• TASK: Print the data exactly as it is given, please.

------ INPUT FOR THIS TASK

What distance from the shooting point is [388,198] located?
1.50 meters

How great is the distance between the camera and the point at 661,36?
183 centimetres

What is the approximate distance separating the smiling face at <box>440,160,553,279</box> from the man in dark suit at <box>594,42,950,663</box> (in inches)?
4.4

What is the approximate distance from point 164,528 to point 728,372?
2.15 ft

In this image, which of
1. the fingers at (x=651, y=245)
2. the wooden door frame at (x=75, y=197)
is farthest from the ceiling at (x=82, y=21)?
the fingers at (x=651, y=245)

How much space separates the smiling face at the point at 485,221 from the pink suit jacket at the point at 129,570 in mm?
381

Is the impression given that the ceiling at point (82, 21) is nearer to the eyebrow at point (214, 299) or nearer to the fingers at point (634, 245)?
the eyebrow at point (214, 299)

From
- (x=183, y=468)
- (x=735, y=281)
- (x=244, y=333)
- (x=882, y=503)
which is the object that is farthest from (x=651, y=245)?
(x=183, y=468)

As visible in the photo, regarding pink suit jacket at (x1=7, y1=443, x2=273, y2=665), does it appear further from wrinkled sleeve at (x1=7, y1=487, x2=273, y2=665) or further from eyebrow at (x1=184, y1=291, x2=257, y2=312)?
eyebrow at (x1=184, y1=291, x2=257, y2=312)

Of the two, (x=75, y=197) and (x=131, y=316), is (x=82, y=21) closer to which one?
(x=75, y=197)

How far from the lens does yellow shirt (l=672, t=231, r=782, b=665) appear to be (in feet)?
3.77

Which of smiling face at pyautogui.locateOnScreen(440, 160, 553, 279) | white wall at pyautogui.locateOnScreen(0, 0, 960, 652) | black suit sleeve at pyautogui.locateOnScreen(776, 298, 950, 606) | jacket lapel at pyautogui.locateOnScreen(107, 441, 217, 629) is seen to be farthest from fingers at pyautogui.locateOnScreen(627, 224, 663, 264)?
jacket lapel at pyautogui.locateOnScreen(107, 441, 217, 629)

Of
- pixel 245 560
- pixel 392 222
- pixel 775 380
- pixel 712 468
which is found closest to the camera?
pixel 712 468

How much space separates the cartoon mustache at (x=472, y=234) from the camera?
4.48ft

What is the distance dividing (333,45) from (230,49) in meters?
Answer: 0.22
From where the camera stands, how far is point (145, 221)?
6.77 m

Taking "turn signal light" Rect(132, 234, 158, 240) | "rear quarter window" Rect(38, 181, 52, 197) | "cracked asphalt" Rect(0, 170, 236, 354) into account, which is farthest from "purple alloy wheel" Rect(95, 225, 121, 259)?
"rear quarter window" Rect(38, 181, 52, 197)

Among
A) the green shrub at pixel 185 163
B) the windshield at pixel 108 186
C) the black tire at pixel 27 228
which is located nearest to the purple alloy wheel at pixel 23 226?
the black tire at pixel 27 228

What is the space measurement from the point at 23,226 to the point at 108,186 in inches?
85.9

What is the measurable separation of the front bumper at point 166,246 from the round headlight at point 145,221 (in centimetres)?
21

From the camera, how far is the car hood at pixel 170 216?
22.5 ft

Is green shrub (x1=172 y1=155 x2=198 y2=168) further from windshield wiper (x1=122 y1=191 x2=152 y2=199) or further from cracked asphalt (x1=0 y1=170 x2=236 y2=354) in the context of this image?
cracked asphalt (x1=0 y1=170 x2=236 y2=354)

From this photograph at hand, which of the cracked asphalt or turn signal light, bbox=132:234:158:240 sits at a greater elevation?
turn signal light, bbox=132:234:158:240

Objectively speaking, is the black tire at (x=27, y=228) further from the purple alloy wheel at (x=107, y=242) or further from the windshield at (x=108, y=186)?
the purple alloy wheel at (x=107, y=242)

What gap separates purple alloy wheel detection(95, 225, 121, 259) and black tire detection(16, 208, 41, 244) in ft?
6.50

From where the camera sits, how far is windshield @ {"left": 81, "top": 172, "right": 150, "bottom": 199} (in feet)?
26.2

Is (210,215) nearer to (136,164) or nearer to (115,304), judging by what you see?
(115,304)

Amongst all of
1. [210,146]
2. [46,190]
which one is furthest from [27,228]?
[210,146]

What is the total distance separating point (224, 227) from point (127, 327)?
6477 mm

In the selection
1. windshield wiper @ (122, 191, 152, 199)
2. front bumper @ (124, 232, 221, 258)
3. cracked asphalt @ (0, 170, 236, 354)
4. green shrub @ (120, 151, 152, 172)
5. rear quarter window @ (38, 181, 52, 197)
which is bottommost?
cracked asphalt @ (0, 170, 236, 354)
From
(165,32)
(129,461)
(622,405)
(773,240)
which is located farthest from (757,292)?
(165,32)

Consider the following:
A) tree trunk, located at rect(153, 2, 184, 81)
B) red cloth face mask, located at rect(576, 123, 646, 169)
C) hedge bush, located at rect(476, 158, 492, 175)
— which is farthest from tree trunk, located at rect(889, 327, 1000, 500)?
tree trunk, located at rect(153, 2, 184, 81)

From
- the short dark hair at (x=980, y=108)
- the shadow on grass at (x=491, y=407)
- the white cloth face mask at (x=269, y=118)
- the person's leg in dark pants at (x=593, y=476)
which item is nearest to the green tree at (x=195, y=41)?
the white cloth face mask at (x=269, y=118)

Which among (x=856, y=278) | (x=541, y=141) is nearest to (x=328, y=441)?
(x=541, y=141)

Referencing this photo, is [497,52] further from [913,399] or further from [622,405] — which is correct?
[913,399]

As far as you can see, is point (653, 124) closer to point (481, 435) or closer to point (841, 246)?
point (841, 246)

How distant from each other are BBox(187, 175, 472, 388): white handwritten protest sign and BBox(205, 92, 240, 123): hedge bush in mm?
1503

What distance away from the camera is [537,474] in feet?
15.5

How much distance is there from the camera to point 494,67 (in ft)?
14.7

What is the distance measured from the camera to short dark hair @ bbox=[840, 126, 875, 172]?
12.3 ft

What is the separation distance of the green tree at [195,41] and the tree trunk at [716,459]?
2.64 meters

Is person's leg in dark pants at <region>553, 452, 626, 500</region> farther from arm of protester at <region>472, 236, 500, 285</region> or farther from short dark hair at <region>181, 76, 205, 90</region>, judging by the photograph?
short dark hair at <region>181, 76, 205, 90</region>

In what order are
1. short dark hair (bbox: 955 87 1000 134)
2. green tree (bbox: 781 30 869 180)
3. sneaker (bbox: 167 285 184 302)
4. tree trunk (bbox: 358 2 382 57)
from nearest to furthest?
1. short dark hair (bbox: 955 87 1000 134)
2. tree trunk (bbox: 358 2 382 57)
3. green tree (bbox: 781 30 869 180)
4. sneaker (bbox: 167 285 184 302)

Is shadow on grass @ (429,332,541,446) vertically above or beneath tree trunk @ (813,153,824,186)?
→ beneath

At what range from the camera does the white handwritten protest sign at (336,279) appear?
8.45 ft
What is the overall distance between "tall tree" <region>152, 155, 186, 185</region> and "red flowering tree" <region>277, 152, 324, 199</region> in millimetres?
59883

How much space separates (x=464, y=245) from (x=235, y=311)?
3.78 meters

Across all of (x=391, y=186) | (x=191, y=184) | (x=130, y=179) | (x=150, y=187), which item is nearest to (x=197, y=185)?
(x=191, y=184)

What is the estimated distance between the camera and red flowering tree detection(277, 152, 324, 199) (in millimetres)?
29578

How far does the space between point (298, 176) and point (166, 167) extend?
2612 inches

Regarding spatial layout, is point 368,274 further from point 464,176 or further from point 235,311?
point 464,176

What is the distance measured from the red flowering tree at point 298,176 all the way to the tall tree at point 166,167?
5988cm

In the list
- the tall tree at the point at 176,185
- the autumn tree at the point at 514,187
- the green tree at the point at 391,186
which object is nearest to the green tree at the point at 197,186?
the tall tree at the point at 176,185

------------

• EXERCISE SOLUTION:
What distance from the shooting point is [388,198] located?
1.50 meters

How great is the distance between the camera and the point at 661,36?
183 centimetres

What is the approximate distance separating the smiling face at <box>440,160,553,279</box> from the man in dark suit at <box>594,42,950,663</box> (in inches)?
4.4

What is the approximate distance from point 164,528 to point 728,372?
2.15 ft

In this image, which of
1. the fingers at (x=651, y=245)
2. the wooden door frame at (x=75, y=197)
is farthest from the ceiling at (x=82, y=21)?
the fingers at (x=651, y=245)

How much space separates the smiling face at the point at 485,221 from the pink suit jacket at the point at 129,570 in mm?
381

Is the impression given that the ceiling at point (82, 21) is nearer to the eyebrow at point (214, 299) or nearer to the fingers at point (634, 245)?
the eyebrow at point (214, 299)

From
- (x=183, y=468)
- (x=735, y=281)
- (x=244, y=333)
- (x=882, y=503)
which is the object that is farthest from (x=651, y=245)?
(x=183, y=468)

As visible in the photo, regarding pink suit jacket at (x1=7, y1=443, x2=273, y2=665), does it appear further from wrinkled sleeve at (x1=7, y1=487, x2=273, y2=665) or further from eyebrow at (x1=184, y1=291, x2=257, y2=312)?
eyebrow at (x1=184, y1=291, x2=257, y2=312)

Of the two, (x=75, y=197) and (x=131, y=316), is (x=82, y=21) closer to which one?
(x=75, y=197)

How far from the lens does yellow shirt (l=672, t=231, r=782, b=665) appear to be (in feet)?
3.77

Which of smiling face at pyautogui.locateOnScreen(440, 160, 553, 279) | white wall at pyautogui.locateOnScreen(0, 0, 960, 652) | black suit sleeve at pyautogui.locateOnScreen(776, 298, 950, 606) | jacket lapel at pyautogui.locateOnScreen(107, 441, 217, 629) is seen to be farthest from fingers at pyautogui.locateOnScreen(627, 224, 663, 264)?
jacket lapel at pyautogui.locateOnScreen(107, 441, 217, 629)

Of
- pixel 245 560
- pixel 392 222
- pixel 775 380
- pixel 712 468
which is found closest to the camera?
pixel 712 468

How much space separates the cartoon mustache at (x=472, y=234) from the camera?
4.48ft

What is the distance dividing (333,45) from (230,49) in meters?
Answer: 0.22
From where the camera stands, how far is point (145, 221)?
6.77 m

Taking "turn signal light" Rect(132, 234, 158, 240) | "rear quarter window" Rect(38, 181, 52, 197) | "cracked asphalt" Rect(0, 170, 236, 354) into account, which is farthest from "purple alloy wheel" Rect(95, 225, 121, 259)?
"rear quarter window" Rect(38, 181, 52, 197)

Among
A) the green shrub at pixel 185 163
B) the windshield at pixel 108 186
C) the black tire at pixel 27 228
which is located nearest to the purple alloy wheel at pixel 23 226?
the black tire at pixel 27 228

What is the space measurement from the point at 23,226 to the point at 108,186 in inches?
85.9

What is the measurable separation of the front bumper at point 166,246 from the round headlight at point 145,221 (in centimetres)?
21

From the camera, how far is the car hood at pixel 170 216?
22.5 ft

Is green shrub (x1=172 y1=155 x2=198 y2=168) further from windshield wiper (x1=122 y1=191 x2=152 y2=199) or further from cracked asphalt (x1=0 y1=170 x2=236 y2=354) in the context of this image?
cracked asphalt (x1=0 y1=170 x2=236 y2=354)

From this photograph at hand, which of the cracked asphalt or turn signal light, bbox=132:234:158:240 sits at a greater elevation?
turn signal light, bbox=132:234:158:240

Objectively speaking, is the black tire at (x=27, y=228) further from the purple alloy wheel at (x=107, y=242) or further from the windshield at (x=108, y=186)?
the purple alloy wheel at (x=107, y=242)

What gap separates purple alloy wheel detection(95, 225, 121, 259) and black tire detection(16, 208, 41, 244) in ft?
6.50

From where the camera sits, how far is windshield @ {"left": 81, "top": 172, "right": 150, "bottom": 199} (in feet)?
26.2

Is (210,215) nearer to (136,164) or nearer to (115,304), judging by what you see?
(115,304)

Amongst all of
1. [210,146]
2. [46,190]
which one is furthest from [27,228]?
[210,146]

What is the total distance separating point (224, 227) from point (127, 327)?
6477 mm

In the selection
1. windshield wiper @ (122, 191, 152, 199)
2. front bumper @ (124, 232, 221, 258)
3. cracked asphalt @ (0, 170, 236, 354)
4. green shrub @ (120, 151, 152, 172)
5. rear quarter window @ (38, 181, 52, 197)
which is bottommost?
cracked asphalt @ (0, 170, 236, 354)
From
(165,32)
(129,461)
(622,405)
(773,240)
which is located farthest from (757,292)?
(165,32)

Consider the following:
A) tree trunk, located at rect(153, 2, 184, 81)
B) red cloth face mask, located at rect(576, 123, 646, 169)
C) hedge bush, located at rect(476, 158, 492, 175)
— which is farthest from tree trunk, located at rect(889, 327, 1000, 500)?
tree trunk, located at rect(153, 2, 184, 81)

From
- the short dark hair at (x=980, y=108)
- the shadow on grass at (x=491, y=407)
- the white cloth face mask at (x=269, y=118)
- the person's leg in dark pants at (x=593, y=476)
which item is nearest to the green tree at (x=195, y=41)?
the white cloth face mask at (x=269, y=118)

Which among (x=856, y=278) | (x=541, y=141) is nearest to (x=328, y=441)?
(x=541, y=141)

Referencing this photo, is [497,52] further from [913,399] or further from [622,405] — which is correct?
[913,399]

As far as you can see, is point (653, 124) closer to point (481, 435) or closer to point (841, 246)?
point (841, 246)

How distant from each other are BBox(187, 175, 472, 388): white handwritten protest sign and BBox(205, 92, 240, 123): hedge bush in mm?
1503

What distance away from the camera is [537,474] in feet?
15.5

How much distance is there from the camera to point 494,67 (in ft)?
14.7

What is the distance measured from the camera to short dark hair @ bbox=[840, 126, 875, 172]?
12.3 ft

What is the separation distance of the green tree at [195,41] and the tree trunk at [716,459]?
2.64 meters

Is person's leg in dark pants at <region>553, 452, 626, 500</region> farther from arm of protester at <region>472, 236, 500, 285</region> or farther from short dark hair at <region>181, 76, 205, 90</region>, judging by the photograph?
short dark hair at <region>181, 76, 205, 90</region>

In what order are
1. short dark hair (bbox: 955 87 1000 134)
2. green tree (bbox: 781 30 869 180)
3. sneaker (bbox: 167 285 184 302)
4. tree trunk (bbox: 358 2 382 57)
from nearest to furthest?
1. short dark hair (bbox: 955 87 1000 134)
2. tree trunk (bbox: 358 2 382 57)
3. green tree (bbox: 781 30 869 180)
4. sneaker (bbox: 167 285 184 302)

Is shadow on grass @ (429,332,541,446) vertically above or beneath tree trunk @ (813,153,824,186)?
→ beneath

At what range from the camera does the white handwritten protest sign at (336,279) appear?
8.45 ft
What is the overall distance between "tall tree" <region>152, 155, 186, 185</region> and "red flowering tree" <region>277, 152, 324, 199</region> in millimetres?
59883

How much space separates (x=464, y=245) from (x=235, y=311)?
3.78 meters

Across all of (x=391, y=186) | (x=191, y=184) | (x=130, y=179) | (x=150, y=187), which item is nearest to (x=197, y=185)?
(x=191, y=184)

What is the estimated distance between the camera and red flowering tree detection(277, 152, 324, 199) (in millimetres)?
29578

How far does the space between point (298, 176) and point (166, 167) extend?
2612 inches

Regarding spatial layout, is point 368,274 further from point 464,176 or further from point 235,311?
point 464,176

What is the distance measured from the red flowering tree at point 298,176 all the way to the tall tree at point 166,167?
5988cm

In the list
- the tall tree at the point at 176,185
- the autumn tree at the point at 514,187
- the green tree at the point at 391,186
which object is nearest to the green tree at the point at 197,186?
the tall tree at the point at 176,185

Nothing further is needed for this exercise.